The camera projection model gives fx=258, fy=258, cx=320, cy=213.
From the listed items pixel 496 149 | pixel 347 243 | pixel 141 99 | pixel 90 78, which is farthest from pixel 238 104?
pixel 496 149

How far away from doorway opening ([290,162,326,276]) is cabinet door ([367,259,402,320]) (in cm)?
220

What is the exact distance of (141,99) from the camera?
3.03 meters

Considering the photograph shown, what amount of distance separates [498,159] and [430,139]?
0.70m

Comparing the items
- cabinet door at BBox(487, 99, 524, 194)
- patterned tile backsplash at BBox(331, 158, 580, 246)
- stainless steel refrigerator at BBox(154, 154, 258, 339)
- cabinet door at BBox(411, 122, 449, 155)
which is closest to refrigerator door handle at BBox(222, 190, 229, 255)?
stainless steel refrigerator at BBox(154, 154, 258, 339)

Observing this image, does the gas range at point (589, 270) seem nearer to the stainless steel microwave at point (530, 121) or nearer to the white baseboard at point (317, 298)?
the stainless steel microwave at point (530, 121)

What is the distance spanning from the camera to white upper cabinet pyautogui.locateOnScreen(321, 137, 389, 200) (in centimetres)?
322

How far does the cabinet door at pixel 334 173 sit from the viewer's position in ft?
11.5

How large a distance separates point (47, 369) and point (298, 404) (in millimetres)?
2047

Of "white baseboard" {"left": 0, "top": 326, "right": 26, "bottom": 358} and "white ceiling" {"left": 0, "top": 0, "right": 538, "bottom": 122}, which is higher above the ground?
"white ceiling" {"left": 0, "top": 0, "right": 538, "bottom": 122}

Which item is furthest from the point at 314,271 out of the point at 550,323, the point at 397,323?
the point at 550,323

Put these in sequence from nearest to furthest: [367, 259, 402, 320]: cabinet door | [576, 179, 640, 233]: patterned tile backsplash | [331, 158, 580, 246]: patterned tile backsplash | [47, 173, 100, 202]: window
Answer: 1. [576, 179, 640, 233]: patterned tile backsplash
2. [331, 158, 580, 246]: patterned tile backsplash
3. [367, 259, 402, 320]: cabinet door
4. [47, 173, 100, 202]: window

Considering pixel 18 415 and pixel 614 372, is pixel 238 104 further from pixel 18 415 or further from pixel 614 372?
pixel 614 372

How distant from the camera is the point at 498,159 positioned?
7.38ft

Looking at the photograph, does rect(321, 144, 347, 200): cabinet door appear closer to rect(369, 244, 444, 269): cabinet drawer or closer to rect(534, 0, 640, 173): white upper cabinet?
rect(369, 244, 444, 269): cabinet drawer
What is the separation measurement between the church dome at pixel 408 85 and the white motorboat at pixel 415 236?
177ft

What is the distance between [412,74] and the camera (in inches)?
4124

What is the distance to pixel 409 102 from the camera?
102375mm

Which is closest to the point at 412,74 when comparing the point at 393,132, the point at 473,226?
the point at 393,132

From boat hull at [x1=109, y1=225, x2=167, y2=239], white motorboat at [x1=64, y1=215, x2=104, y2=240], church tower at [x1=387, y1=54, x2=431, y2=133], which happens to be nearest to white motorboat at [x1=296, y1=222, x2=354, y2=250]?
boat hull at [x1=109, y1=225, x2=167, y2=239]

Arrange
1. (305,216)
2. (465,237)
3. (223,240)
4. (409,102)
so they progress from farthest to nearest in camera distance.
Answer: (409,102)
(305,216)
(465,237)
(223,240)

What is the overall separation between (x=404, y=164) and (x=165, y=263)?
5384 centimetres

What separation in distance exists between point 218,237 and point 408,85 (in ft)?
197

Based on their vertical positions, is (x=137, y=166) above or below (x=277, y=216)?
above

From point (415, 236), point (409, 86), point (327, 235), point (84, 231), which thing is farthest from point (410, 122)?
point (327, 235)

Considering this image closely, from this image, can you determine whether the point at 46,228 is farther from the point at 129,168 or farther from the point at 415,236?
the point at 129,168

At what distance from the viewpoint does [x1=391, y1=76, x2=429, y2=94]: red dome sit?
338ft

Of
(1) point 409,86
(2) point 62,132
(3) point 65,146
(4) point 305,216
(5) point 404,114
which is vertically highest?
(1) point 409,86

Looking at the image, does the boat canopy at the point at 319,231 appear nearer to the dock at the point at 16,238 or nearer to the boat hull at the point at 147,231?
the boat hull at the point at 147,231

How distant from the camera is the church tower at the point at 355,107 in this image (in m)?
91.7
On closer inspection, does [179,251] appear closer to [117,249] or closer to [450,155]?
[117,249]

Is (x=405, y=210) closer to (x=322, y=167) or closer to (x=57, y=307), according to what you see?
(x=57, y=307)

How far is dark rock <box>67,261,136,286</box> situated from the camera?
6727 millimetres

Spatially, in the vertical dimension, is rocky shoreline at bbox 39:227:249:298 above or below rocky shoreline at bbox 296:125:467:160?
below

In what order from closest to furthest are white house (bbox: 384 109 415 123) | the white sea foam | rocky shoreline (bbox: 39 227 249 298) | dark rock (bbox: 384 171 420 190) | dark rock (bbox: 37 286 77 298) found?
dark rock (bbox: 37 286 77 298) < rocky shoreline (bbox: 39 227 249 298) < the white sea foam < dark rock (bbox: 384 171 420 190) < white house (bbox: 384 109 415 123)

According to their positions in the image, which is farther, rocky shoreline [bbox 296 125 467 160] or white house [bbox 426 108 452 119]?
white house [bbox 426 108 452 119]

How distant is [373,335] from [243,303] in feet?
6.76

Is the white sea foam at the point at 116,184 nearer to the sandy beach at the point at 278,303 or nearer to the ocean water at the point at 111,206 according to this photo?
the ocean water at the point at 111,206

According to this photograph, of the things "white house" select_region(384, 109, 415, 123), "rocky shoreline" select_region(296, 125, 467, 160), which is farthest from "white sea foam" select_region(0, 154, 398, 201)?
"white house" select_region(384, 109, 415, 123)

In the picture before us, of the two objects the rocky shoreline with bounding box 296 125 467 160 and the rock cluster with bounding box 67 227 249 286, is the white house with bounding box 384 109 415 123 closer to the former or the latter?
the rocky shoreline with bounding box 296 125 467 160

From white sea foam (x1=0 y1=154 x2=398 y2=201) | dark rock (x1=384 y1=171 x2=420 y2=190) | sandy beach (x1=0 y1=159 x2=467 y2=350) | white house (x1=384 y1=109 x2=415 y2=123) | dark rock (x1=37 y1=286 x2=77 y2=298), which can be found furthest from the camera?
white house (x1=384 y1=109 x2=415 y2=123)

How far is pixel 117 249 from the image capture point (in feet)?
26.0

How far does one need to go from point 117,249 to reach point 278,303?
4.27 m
#####
** REQUIREMENT **
Arrange the part of the material that opens with the line containing "On closer inspection, does" and closes with the line containing "6727 millimetres" as a Markdown table. Use the columns No. and Text, giving each non-blank line its own numbered row and including both end lines.

** ANSWER TO THE TASK **
| No. | Text |
|---|---|
| 1 | On closer inspection, does [179,251] appear closer to [117,249] or closer to [450,155]? |
| 2 | [117,249] |
| 3 | Is (x=405, y=210) closer to (x=322, y=167) or closer to (x=57, y=307), according to what you see? |
| 4 | (x=57, y=307) |
| 5 | How far is dark rock <box>67,261,136,286</box> situated from the camera? |
| 6 | 6727 millimetres |